[PROBLEM STATEMENT] Could you copy out this listing line for line, changing nothing?

[SUPPLIED DATA]
---------------

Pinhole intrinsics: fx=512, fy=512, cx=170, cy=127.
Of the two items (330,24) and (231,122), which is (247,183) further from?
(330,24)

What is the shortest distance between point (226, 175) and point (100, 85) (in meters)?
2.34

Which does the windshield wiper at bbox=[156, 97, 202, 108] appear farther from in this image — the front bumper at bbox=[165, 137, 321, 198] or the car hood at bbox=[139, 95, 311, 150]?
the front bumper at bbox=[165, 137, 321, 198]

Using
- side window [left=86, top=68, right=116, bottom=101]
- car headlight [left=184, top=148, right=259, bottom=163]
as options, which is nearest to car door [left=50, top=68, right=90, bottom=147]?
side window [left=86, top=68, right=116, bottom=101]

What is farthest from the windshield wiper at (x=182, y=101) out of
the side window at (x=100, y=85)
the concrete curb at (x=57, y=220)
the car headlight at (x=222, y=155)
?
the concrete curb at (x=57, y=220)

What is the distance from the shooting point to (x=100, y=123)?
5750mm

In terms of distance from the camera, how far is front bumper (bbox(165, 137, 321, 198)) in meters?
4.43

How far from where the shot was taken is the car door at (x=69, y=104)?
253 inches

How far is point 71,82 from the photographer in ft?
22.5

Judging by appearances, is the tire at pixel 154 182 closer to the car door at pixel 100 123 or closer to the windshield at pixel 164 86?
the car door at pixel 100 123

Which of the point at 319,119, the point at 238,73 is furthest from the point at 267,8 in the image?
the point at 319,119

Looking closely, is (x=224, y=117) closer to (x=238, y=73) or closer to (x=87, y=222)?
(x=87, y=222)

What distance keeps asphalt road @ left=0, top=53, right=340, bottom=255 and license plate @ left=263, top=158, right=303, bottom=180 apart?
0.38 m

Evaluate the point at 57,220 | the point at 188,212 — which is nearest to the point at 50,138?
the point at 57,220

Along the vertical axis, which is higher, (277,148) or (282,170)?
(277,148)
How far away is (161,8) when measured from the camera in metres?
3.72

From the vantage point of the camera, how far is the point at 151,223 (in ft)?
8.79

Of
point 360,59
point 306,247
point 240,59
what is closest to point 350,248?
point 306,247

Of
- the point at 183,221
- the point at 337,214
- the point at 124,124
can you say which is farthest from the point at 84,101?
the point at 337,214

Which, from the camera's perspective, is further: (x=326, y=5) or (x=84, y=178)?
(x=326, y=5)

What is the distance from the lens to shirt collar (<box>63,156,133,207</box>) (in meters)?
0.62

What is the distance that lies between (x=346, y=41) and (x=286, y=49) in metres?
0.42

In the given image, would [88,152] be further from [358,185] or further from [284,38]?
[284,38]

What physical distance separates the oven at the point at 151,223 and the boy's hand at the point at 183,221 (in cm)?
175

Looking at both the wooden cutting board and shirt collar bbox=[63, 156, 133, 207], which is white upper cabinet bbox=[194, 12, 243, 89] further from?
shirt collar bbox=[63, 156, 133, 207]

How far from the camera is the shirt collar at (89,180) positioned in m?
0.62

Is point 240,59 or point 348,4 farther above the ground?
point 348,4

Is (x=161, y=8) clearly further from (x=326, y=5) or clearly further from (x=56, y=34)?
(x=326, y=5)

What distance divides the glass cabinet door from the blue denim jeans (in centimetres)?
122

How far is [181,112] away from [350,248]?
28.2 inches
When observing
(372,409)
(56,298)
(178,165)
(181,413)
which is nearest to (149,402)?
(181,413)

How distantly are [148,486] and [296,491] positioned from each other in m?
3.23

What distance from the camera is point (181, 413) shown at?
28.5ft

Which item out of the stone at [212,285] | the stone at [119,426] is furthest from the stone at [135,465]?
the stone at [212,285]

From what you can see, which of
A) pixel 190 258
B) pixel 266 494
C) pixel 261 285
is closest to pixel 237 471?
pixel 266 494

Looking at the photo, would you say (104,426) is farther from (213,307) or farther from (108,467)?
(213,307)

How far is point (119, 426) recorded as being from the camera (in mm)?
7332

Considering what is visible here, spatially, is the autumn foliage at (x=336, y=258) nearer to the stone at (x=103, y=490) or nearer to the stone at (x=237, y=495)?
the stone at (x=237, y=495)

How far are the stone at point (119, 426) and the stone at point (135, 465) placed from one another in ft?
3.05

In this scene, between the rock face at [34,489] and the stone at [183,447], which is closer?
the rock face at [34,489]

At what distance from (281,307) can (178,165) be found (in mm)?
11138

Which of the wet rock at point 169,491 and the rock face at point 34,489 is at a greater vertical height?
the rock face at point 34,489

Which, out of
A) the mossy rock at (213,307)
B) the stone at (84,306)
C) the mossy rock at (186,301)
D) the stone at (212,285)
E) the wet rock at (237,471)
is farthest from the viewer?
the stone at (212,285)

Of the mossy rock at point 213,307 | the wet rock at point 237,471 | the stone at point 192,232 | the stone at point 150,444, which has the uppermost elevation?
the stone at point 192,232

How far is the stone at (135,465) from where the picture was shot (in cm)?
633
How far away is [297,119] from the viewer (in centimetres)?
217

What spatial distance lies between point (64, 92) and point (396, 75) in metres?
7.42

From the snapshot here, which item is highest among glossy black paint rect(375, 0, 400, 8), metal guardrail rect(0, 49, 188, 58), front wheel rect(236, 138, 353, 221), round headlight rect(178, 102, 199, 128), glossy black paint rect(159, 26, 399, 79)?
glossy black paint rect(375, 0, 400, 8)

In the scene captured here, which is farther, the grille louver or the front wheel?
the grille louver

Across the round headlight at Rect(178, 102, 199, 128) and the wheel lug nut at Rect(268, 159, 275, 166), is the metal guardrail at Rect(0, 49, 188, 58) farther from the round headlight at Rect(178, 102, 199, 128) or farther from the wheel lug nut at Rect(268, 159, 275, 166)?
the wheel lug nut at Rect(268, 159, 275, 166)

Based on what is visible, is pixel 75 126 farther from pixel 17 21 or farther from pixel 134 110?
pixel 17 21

---------------

[SOLVED PROBLEM]
Pinhole intrinsics: fx=512, fy=512, cx=170, cy=127.
Of the two items (330,24) and (231,122), which is (247,183) further from?
(330,24)

What is the shortest distance between point (226, 175) and point (100, 85) (in meters)?
2.34

Which does the windshield wiper at bbox=[156, 97, 202, 108] appear farther from in this image — the front bumper at bbox=[165, 137, 321, 198] or the car hood at bbox=[139, 95, 311, 150]?
the front bumper at bbox=[165, 137, 321, 198]

Using
- side window [left=86, top=68, right=116, bottom=101]
- car headlight [left=184, top=148, right=259, bottom=163]
as options, which is nearest to car door [left=50, top=68, right=90, bottom=147]?
side window [left=86, top=68, right=116, bottom=101]

What is farthest from the windshield wiper at (x=182, y=101) out of
the side window at (x=100, y=85)
the concrete curb at (x=57, y=220)
the car headlight at (x=222, y=155)
?
the concrete curb at (x=57, y=220)

What is the distance from the shooting point to (x=100, y=123)?
5750mm

In terms of distance from the camera, how far is front bumper (bbox(165, 137, 321, 198)) in meters?
4.43

How far from where the shot was taken is the car door at (x=69, y=104)?
253 inches

How far is point 71,82 from the photographer in ft?
22.5

Judging by appearances, is the tire at pixel 154 182 closer to the car door at pixel 100 123 or closer to the windshield at pixel 164 86?
the car door at pixel 100 123

Which of the point at 319,119, the point at 238,73 is furthest from the point at 267,8 in the image?
the point at 319,119

Looking closely, is (x=224, y=117) closer to (x=238, y=73) or closer to (x=87, y=222)?
(x=87, y=222)

What distance keeps asphalt road @ left=0, top=53, right=340, bottom=255 and license plate @ left=263, top=158, right=303, bottom=180 apart?
0.38 m

Evaluate the point at 57,220 | the point at 188,212 — which is nearest to the point at 50,138?
the point at 57,220

Along the vertical axis, which is higher, (277,148) or (282,170)?
(277,148)
How far away is (161,8) when measured from the camera in metres?
3.72

From the vantage point of the camera, how far is the point at 151,223 (in ft)?
8.79

Of
point 360,59
point 306,247
point 240,59
what is closest to point 350,248?
point 306,247

Of
- the point at 183,221
- the point at 337,214
- the point at 124,124
can you say which is farthest from the point at 84,101?
the point at 337,214

Which, from the camera's perspective, is further: (x=326, y=5) or (x=84, y=178)?
(x=326, y=5)

What is the distance from the lens to shirt collar (<box>63,156,133,207</box>) (in meters)?
0.62

What is the distance that lies between (x=346, y=41) and (x=286, y=49) in metres?
0.42

In the given image, would [88,152] be further from [358,185] or further from [284,38]?
[284,38]

What physical distance separates the oven at the point at 151,223 and the boy's hand at the point at 183,221 (in cm)?
175

Looking at both the wooden cutting board and shirt collar bbox=[63, 156, 133, 207], which is white upper cabinet bbox=[194, 12, 243, 89] further from?
shirt collar bbox=[63, 156, 133, 207]

How far from the camera is the shirt collar at (89,180) positioned in m?
0.62

Is point 240,59 or point 348,4 farther above the ground?
point 348,4

Is (x=161, y=8) clearly further from (x=326, y=5) or clearly further from (x=56, y=34)?
(x=326, y=5)

What distance divides the glass cabinet door from the blue denim jeans (in centimetres)?
122

How far is [181,112] away from [350,248]?
28.2 inches
When observing
(372,409)
(56,298)
(178,165)
(181,413)
which is nearest to (149,402)?
(181,413)

How distantly are [148,486] and [296,491] positioned from each other in m?
3.23

What distance from the camera is point (181, 413) shown at?
28.5ft

Which item out of the stone at [212,285] | the stone at [119,426] is furthest from the stone at [135,465]?
the stone at [212,285]

From what you can see, which of
A) pixel 190 258
B) pixel 266 494
C) pixel 261 285
is closest to pixel 237 471?
pixel 266 494

Looking at the photo, would you say (104,426) is farther from (213,307) or farther from (108,467)?
(213,307)

How far is point (119, 426) recorded as being from the camera (in mm)?
7332

Considering what is visible here, spatially, is the autumn foliage at (x=336, y=258) nearer to the stone at (x=103, y=490) or nearer to the stone at (x=237, y=495)?
the stone at (x=237, y=495)

How far are the stone at point (119, 426) and the stone at point (135, 465) placed from one another in ft?
3.05

In this scene, between the rock face at [34,489] and the stone at [183,447], which is closer?
the rock face at [34,489]

At what distance from (281,307) can (178,165) be found (in mm)?
11138

Which of the wet rock at point 169,491 and the rock face at point 34,489 is at a greater vertical height?
the rock face at point 34,489

Which, out of
A) the mossy rock at (213,307)
B) the stone at (84,306)
C) the mossy rock at (186,301)
D) the stone at (212,285)
E) the wet rock at (237,471)
is farthest from the viewer?
the stone at (212,285)

Of the mossy rock at point 213,307 | the wet rock at point 237,471 | the stone at point 192,232 | the stone at point 150,444, which has the uppermost elevation?
the stone at point 192,232

How far is the stone at (135,465) from where the picture was shot (in cm)?
633
How far away is [297,119] from the viewer (in centimetres)?
217

What spatial distance lies between point (64, 92) and point (396, 75) in metres?
7.42

From the snapshot here, which item is highest among glossy black paint rect(375, 0, 400, 8), metal guardrail rect(0, 49, 188, 58), front wheel rect(236, 138, 353, 221), round headlight rect(178, 102, 199, 128), glossy black paint rect(159, 26, 399, 79)?
glossy black paint rect(375, 0, 400, 8)

In the scene captured here, which is farther, the grille louver or the front wheel?
the grille louver

Across the round headlight at Rect(178, 102, 199, 128) and the wheel lug nut at Rect(268, 159, 275, 166), is the metal guardrail at Rect(0, 49, 188, 58) farther from the round headlight at Rect(178, 102, 199, 128) or farther from the wheel lug nut at Rect(268, 159, 275, 166)?
the wheel lug nut at Rect(268, 159, 275, 166)

Based on what is visible, is pixel 75 126 farther from pixel 17 21 or farther from pixel 134 110?
pixel 17 21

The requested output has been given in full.